* **WHAT YOU NEED TO DO**
Reproduce the entries below word for word, covering the stretch from the line that contains "this 474×314 image." through the line that contains "crumpled wing [744, 395, 849, 575]", with both of those lines included. Leave the pictures out of your copy.

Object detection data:
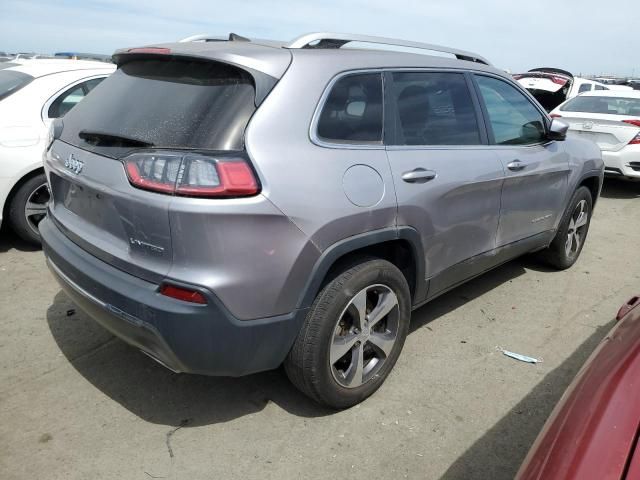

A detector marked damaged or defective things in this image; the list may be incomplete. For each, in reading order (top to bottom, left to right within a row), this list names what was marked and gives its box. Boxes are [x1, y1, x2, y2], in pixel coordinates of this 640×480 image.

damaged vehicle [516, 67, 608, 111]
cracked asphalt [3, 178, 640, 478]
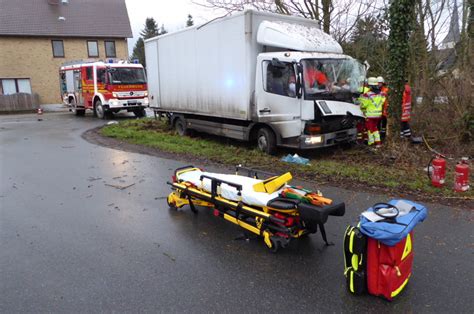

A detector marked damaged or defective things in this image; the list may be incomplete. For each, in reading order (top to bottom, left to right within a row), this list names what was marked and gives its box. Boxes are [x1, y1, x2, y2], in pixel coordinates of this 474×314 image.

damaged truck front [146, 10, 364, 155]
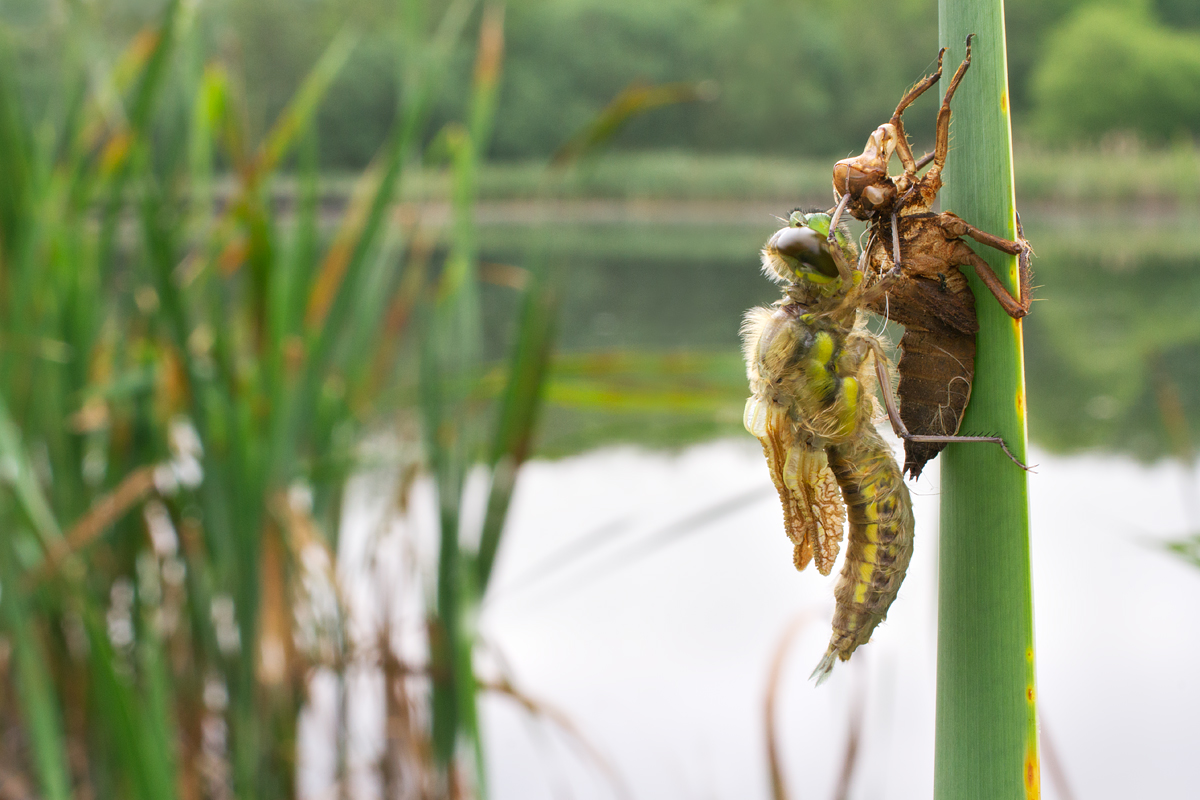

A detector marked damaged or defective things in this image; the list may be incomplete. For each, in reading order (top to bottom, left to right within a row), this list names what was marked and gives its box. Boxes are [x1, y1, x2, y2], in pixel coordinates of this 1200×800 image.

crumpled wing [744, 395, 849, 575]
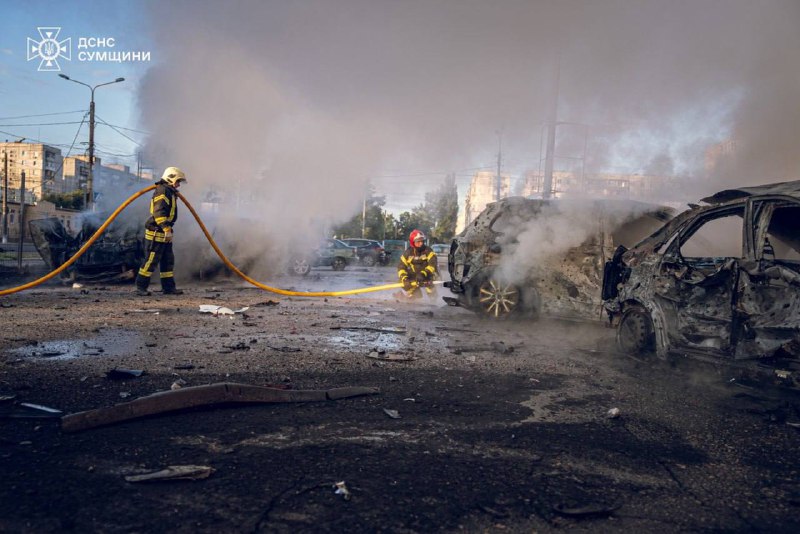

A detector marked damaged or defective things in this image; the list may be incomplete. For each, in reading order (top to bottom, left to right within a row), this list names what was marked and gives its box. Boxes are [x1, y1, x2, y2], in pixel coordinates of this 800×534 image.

---

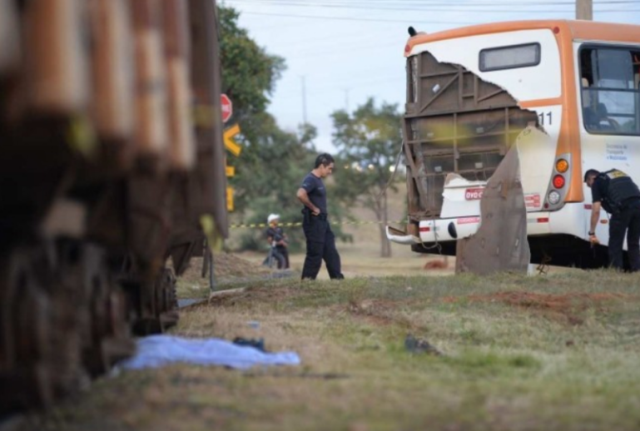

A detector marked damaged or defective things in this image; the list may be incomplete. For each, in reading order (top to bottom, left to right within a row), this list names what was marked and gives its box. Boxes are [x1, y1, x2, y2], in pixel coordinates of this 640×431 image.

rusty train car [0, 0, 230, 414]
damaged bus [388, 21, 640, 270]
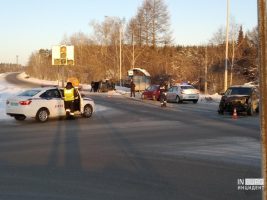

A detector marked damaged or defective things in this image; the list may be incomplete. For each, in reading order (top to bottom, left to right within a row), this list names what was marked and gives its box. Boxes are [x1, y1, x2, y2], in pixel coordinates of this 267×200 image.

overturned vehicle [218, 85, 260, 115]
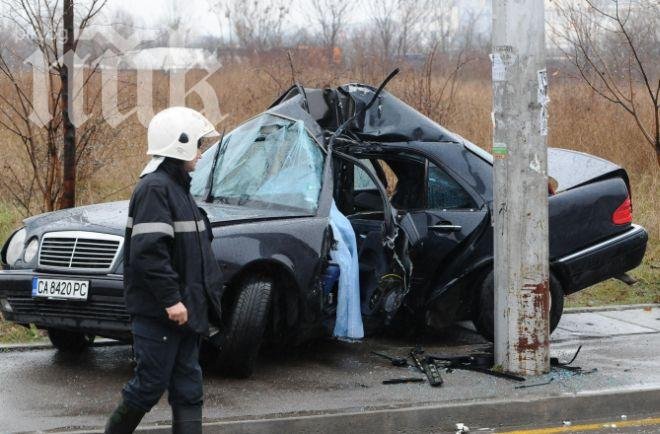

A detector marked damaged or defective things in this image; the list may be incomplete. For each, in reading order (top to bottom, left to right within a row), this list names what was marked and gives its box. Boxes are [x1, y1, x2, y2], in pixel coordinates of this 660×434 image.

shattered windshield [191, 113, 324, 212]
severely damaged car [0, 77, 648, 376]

* **RESPONSE**
A detector marked damaged or defective things in this image; the list may be incomplete. For each, in reading order (top to bottom, left to right within a row), this list names what was marked and gives its box. Boxes are [x1, y1, x2, y2], in pixel coordinates of this 474×314 image.

damaged truck front [146, 10, 364, 155]

A detector marked damaged or defective things in this image; the list may be incomplete. For each, in reading order (top to bottom, left to right within a row), this list names what was marked and gives its box. Boxes are [x1, y1, x2, y2], in pixel coordinates of this 1200×800 image.

crumpled wing [744, 395, 849, 575]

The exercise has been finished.